[Source records]
□ □ □

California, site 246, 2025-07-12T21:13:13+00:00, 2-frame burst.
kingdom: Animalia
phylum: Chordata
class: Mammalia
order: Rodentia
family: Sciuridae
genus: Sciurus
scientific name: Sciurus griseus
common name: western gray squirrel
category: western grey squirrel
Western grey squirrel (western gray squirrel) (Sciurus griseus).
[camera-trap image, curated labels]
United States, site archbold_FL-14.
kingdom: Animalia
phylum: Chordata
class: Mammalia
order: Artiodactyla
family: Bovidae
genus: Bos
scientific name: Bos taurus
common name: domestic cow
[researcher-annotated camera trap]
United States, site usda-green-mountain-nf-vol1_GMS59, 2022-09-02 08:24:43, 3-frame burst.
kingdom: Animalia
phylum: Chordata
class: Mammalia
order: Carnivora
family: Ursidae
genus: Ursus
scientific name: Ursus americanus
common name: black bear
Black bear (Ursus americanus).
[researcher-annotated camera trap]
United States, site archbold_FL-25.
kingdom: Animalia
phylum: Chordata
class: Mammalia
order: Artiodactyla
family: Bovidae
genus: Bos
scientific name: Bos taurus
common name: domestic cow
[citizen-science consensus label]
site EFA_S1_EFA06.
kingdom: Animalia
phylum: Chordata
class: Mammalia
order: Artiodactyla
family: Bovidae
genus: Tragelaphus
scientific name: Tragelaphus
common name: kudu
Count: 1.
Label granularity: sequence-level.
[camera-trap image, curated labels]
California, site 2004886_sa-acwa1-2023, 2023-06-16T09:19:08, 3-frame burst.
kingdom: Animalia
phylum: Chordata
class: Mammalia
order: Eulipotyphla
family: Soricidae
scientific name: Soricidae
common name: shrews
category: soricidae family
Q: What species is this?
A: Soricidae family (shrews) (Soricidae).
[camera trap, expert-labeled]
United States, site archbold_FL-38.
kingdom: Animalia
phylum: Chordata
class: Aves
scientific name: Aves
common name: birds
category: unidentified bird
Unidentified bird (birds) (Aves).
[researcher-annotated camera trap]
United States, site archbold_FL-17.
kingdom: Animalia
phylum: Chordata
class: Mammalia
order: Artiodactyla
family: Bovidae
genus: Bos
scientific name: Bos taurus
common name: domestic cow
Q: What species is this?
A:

□ □ □

§ **TASK**
Your task is to repeat every entry exactly.

§ **ANSWER BOX**
California, site 246, 2025-07-12T21:13:13+00:00, 2-frame burst.
kingdom: Animalia
phylum: Chordata
class: Mammalia
order: Rodentia
family: Sciuridae
genus: Sciurus
scientific name: Sciurus griseus
common name: western gray squirrel
category: western grey squirrel
Western grey squirrel (western gray squirrel) (Sciurus griseus).
[camera-trap image, curated labels]
United States, site archbold_FL-14.
kingdom: Animalia
phylum: Chordata
class: Mammalia
order: Artiodactyla
family: Bovidae
genus: Bos
scientific name: Bos taurus
common name: domestic cow
[researcher-annotated camera trap]
United States, site usda-green-mountain-nf-vol1_GMS59, 2022-09-02 08:24:43, 3-frame burst.
kingdom: Animalia
phylum: Chordata
class: Mammalia
order: Carnivora
family: Ursidae
genus: Ursus
scientific name: Ursus americanus
common name: black bear
Black bear (Ursus americanus).
[researcher-annotated camera trap]
United States, site archbold_FL-25.
kingdom: Animalia
phylum: Chordata
class: Mammalia
order: Artiodactyla
family: Bovidae
genus: Bos
scientific name: Bos taurus
common name: domestic cow
[citizen-science consensus label]
site EFA_S1_EFA06.
kingdom: Animalia
phylum: Chordata
class: Mammalia
order: Artiodactyla
family: Bovidae
genus: Tragelaphus
scientific name: Tragelaphus
common name: kudu
Count: 1.
Label granularity: sequence-level.
[camera-trap image, curated labels]
California, site 2004886_sa-acwa1-2023, 2023-06-16T09:19:08, 3-frame burst.
kingdom: Animalia
phylum: Chordata
class: Mammalia
order: Eulipotyphla
family: Soricidae
scientific name: Soricidae
common name: shrews
category: soricidae family
Q: What species is this?
A: Soricidae family (shrews) (Soricidae).
[camera trap, expert-labeled]
United States, site archbold_FL-38.
kingdom: Animalia
phylum: Chordata
class: Aves
scientific name: Aves
common name: birds
category: unidentified bird
Unidentified bird (birds) (Aves).
[researcher-annotated camera trap]
United States, site archbold_FL-17.
kingdom: Animalia
phylum: Chordata
class: Mammalia
order: Artiodactyla
family: Bovidae
genus: Bos
scientific name: Bos taurus
common name: domestic cow
Q: What species is this?
A:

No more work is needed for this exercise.